BLOQUE DE TEXTO:
____________________
Leído 53 Veces 10 octubre , 2021

Las Marcas de Cristo

Por Geycer Paredes

«De aquí en adelante nadie me cause molestias; porque yo traigo en mi cuerpo las marcas del Señor Jesús.» Gálatas 6:17

Antiguamente algunos esclavos, criminales y prisioneros de guerra eran tatuados, como lo hacían también los devotos de algunos cultos religiosos en Egipto y Siria. Los griegos y los romanos normalmente asociaban el tatuaje con los bárbaros y las marcas eran usadas solo para los caballos.
____________________
DATOS PROPORCIONADOS:
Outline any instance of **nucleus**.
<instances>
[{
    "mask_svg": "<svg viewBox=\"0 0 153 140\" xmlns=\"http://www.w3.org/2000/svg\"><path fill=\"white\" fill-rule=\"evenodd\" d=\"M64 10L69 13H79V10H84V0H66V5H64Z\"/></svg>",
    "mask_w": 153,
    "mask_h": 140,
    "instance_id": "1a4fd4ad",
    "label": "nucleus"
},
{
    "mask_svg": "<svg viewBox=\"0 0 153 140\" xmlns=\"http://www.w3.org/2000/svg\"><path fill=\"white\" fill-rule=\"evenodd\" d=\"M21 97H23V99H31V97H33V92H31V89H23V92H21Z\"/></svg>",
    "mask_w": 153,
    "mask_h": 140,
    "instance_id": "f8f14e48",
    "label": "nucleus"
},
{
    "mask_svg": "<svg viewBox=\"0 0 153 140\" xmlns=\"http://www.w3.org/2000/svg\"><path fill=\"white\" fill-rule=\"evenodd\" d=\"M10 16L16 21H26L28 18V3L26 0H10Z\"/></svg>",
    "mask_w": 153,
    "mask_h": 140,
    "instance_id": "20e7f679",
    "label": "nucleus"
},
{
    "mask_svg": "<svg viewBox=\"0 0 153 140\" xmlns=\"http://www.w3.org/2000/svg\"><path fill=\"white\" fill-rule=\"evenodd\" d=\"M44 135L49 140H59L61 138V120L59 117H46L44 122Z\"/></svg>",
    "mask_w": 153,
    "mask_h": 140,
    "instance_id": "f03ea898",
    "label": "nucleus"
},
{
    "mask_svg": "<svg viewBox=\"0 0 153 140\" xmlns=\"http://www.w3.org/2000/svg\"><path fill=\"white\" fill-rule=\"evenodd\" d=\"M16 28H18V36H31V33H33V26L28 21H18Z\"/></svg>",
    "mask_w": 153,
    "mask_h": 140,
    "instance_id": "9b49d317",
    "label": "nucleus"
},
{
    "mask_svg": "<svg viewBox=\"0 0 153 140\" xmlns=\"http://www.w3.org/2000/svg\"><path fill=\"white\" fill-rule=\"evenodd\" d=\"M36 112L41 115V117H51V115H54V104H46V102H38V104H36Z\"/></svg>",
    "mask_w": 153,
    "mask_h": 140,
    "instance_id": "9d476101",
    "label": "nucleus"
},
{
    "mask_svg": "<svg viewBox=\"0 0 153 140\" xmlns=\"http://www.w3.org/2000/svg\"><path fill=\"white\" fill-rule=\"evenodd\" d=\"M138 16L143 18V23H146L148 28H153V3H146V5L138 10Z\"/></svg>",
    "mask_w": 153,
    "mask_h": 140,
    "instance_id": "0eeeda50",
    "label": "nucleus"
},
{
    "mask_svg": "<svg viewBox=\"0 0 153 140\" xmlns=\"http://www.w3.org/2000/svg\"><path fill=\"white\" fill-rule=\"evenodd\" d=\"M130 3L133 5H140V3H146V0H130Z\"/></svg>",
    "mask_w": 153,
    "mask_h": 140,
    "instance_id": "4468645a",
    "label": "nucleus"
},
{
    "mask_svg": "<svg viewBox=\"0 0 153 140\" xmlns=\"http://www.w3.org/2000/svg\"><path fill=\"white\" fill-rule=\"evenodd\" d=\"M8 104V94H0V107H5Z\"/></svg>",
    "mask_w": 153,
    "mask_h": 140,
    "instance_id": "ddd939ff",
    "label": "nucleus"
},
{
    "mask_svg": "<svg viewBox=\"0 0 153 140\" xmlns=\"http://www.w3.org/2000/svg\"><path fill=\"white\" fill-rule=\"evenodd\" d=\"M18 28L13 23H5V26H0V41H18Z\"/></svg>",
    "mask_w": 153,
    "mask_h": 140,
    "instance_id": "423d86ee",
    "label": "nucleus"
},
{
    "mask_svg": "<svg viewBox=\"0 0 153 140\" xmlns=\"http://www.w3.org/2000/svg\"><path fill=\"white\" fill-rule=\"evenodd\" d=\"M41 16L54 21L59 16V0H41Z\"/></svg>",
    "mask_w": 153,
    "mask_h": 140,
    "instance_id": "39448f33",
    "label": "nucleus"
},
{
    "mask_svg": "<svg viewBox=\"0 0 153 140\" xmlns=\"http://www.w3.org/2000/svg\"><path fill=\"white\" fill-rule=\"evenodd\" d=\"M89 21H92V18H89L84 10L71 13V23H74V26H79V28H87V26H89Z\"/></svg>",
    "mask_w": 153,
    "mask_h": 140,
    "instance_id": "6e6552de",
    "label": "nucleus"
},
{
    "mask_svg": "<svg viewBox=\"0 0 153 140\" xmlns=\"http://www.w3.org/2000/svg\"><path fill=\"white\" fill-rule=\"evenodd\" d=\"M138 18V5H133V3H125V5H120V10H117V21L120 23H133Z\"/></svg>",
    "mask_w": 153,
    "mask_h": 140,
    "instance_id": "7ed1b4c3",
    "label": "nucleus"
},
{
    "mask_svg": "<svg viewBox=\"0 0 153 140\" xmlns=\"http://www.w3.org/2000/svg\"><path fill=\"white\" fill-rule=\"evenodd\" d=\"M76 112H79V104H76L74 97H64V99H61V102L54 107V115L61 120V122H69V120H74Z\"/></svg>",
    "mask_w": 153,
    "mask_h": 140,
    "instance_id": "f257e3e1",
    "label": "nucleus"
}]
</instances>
____________________
QUÉ DEBES HACER: Duplica sin alteraciones el fragmento del texto sobre las marcas de Cristo que se abre con las palabras que contienen «Las Marcas de Cristo» y se cierra con «para los caballos.». Para responder, básate solo en el texto y no en el listado.

ESPACIO DE RESPUESTA:
Las Marcas de Cristo

Por Geycer Paredes

«De aquí en adelante nadie me cause molestias; porque yo traigo en mi cuerpo las marcas del Señor Jesús.» Gálatas 6:17

Antiguamente algunos esclavos, criminales y prisioneros de guerra eran tatuados, como lo hacían también los devotos de algunos cultos religiosos en Egipto y Siria. Los griegos y los romanos normalmente asociaban el tatuaje con los bárbaros y las marcas eran usadas solo para los caballos.